Visually picking out bad channels

:question: If you have a question or issue with MNE-Python, please include the following info:

  • MNE version: 3.10
  • operating system: macOS Ventura 13.0

Hi everybody,

I am learning to visually pick out bad channels in raw MEG data. I am following the tutorial here Handling bad channels — MNE 1.5.0 documentation.

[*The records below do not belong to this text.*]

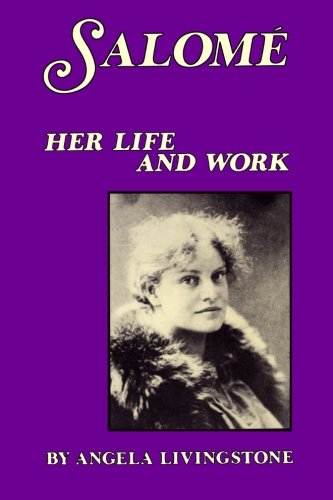 9780918825612: Salome: Her Life and Work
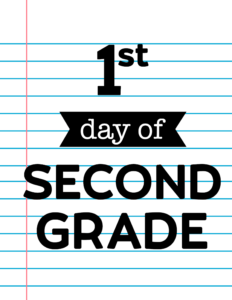 1st day of second grade sign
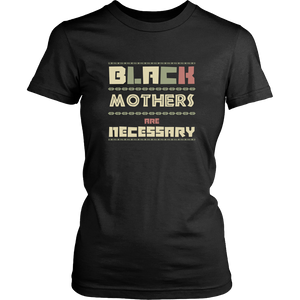 Black Mothers Are Necessary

I used raw.plot() to look at the raw MEG data. Here is what I have (screenshot attached). This looks completely different from the example data from the MNE website. I see large areas of blue in my data. Is this normal? I am new to this so would appreciate any help/advice on what I am looking at.

Thank you for your help!

If you hit the minus key a bunch of times, it will bring your sensors into range.

You may have already done this, but notch_filtering (raw.notch_filter([60,120,180])) the raw data and possibly t/SSS-ing your data (again you may have already done this) will clean up the signal a little bit.

–Jeff

3 Likes

Hello,

Thank you so much for your reply.
I was under the impression that you pick out the bad channels first before running the maxwell_filter/tsss-ing raw data.

Which method is better?

(1) tsss raw MEG data → manually pick out bad channels → run tsss again on data with the bad channels omitted

(2) low pass filter (55Hz) → manually pickout bad channels → run tsss

Or do both methods accomplish the same thing?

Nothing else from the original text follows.